Nevertheless, she vowed to pick a more "youthful" song for the finale.

Sparks and Lewis will perform three songs each tonight: One provided through the "Idol" songwriting competition, one of their own choosing, and one that they performed on the show earlier.

Neither singer would reveal those choices or what the "Idol" song might sound like.

The praised each other, and vowed that losing wouldn't be horrible.

"I really do want to win," Sparks said. "At the same time, if I don't it's not going to be the end of the world and it's not going to be 'Oh my gosh, I'm never going to sing again.' "

Lewis said a vote for him is for "people out there who like to use their imagination and be creative every day to promote positivity.

"I won when I got into the top 10," he said. "I've already reached my goal, regardless whether I win or lose, I'm a winner already."


(Parts of the following transcripts have been reported here earlier. These are the complete questions and answers. However saluations and congratulations have been removed for the purposes of brevity)

TV Guide: So what can you reveal to us, what can you share about what you're singing next week? It's three songs, right?

### Information supplied:
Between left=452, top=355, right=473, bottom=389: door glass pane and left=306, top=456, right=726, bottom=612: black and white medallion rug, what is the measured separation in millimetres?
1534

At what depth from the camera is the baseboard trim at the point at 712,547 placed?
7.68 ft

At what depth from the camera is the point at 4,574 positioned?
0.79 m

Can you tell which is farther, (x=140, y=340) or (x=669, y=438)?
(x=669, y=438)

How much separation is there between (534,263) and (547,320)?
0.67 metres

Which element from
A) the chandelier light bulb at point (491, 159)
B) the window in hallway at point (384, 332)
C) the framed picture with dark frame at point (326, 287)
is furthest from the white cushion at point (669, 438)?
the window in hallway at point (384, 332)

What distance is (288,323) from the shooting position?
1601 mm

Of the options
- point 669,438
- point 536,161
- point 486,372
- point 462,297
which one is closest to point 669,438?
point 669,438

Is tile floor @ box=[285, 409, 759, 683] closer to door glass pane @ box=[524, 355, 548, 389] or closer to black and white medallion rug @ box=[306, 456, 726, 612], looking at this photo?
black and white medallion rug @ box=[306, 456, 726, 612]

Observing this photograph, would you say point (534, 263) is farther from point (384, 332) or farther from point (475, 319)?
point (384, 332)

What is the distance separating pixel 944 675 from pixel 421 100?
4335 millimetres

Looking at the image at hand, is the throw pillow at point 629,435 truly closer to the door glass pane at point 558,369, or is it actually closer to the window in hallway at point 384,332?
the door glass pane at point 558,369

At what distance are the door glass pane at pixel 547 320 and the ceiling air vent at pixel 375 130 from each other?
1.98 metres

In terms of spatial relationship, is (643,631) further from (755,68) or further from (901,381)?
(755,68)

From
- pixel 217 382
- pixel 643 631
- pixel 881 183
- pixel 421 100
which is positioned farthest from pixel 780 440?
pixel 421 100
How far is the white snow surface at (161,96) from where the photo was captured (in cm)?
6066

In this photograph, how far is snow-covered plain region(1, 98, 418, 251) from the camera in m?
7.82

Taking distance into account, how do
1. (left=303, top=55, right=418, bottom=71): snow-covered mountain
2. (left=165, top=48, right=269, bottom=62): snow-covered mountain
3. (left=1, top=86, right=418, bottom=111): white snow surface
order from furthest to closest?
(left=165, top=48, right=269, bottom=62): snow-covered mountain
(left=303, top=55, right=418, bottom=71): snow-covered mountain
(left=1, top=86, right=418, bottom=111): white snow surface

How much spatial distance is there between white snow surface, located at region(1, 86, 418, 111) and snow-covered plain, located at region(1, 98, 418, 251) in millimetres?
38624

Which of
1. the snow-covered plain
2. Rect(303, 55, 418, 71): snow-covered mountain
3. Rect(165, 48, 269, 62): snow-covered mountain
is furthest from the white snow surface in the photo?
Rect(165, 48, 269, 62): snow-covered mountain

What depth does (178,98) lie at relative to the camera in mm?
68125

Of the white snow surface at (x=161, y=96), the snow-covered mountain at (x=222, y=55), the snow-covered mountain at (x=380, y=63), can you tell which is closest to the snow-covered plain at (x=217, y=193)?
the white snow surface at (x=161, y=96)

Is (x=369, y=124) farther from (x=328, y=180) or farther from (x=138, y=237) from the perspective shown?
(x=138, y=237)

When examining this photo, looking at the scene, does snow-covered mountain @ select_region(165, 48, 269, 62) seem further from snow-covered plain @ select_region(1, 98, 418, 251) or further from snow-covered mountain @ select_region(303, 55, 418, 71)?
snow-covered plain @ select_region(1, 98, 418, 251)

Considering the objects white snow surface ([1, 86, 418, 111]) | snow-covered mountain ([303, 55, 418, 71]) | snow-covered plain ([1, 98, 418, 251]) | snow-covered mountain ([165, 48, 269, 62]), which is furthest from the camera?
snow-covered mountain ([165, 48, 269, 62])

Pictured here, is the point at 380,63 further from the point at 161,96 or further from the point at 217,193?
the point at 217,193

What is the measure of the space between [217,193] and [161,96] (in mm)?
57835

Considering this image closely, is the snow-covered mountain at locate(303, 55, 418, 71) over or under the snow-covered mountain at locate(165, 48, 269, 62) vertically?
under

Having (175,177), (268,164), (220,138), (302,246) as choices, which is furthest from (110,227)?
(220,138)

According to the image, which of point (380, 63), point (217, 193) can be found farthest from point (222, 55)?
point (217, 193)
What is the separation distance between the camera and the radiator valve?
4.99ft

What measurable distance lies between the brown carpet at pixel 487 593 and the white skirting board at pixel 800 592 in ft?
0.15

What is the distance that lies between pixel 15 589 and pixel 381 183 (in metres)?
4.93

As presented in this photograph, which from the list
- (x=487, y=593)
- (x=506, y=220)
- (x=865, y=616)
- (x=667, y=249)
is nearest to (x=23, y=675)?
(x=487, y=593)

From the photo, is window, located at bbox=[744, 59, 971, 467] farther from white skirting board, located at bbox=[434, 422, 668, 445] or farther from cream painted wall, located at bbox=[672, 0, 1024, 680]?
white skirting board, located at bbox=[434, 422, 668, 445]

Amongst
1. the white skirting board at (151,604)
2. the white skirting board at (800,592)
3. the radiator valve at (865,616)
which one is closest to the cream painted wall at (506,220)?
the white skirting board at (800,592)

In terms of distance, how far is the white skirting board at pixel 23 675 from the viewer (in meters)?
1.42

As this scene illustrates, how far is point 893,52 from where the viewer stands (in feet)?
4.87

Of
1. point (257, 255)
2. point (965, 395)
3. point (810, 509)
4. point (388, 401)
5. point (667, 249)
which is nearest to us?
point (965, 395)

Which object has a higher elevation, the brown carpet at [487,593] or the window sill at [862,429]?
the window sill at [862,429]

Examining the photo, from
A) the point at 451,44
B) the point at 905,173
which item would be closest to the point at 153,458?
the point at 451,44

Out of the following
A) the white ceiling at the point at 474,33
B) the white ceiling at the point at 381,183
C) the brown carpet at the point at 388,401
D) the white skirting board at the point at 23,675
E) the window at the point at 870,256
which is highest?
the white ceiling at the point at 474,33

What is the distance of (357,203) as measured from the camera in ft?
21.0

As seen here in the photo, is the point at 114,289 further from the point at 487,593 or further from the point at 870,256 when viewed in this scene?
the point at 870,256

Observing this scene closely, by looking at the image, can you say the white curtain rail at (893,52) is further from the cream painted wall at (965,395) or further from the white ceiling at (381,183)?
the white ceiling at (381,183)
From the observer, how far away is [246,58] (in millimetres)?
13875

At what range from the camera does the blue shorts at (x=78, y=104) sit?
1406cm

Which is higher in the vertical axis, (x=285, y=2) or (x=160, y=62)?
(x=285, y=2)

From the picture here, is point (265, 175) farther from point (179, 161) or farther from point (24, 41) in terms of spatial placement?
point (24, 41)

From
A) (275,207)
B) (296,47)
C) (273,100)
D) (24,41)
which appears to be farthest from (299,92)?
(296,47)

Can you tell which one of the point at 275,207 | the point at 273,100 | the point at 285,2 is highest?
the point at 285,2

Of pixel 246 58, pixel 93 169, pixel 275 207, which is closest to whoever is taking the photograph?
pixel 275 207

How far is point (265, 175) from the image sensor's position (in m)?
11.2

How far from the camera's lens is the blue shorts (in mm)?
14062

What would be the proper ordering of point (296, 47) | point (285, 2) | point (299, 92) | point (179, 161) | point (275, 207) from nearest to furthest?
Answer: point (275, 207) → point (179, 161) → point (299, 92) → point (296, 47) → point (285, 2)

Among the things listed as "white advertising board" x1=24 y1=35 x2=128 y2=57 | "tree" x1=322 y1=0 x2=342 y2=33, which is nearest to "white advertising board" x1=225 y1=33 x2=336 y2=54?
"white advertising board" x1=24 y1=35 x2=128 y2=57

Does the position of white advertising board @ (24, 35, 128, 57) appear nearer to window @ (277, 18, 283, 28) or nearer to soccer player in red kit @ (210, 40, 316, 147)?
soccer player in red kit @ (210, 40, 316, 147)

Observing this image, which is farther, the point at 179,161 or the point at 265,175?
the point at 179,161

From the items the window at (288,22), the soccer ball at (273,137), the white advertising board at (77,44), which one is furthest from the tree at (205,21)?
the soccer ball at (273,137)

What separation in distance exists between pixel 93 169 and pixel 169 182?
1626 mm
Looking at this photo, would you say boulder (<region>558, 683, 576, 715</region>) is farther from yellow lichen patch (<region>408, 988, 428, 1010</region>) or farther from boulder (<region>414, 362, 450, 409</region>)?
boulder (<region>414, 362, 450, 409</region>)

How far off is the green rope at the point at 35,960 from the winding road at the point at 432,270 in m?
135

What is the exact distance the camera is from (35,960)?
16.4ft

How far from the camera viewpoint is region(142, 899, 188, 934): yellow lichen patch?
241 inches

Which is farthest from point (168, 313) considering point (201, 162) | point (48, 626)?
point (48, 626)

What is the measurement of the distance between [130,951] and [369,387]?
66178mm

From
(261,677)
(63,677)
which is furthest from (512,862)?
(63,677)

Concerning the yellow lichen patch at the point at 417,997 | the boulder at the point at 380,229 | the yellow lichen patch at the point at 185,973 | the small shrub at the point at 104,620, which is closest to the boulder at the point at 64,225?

### Tasks:
(1) In the Idol finale excerpt, how many songs will Sparks and Lewis each perform tonight?
(2) Copy the Idol finale excerpt word for word, from "Neither singer would" up to and including "wouldn't be horrible.".
The listing is separate material and has no connection to the Idol finale excerpt.

### Solutions to the tasks:
(1) Three songs each.

(2)
Neither singer would reveal those choices or what the "Idol" song might sound like.

The praised each other, and vowed that losing wouldn't be horrible.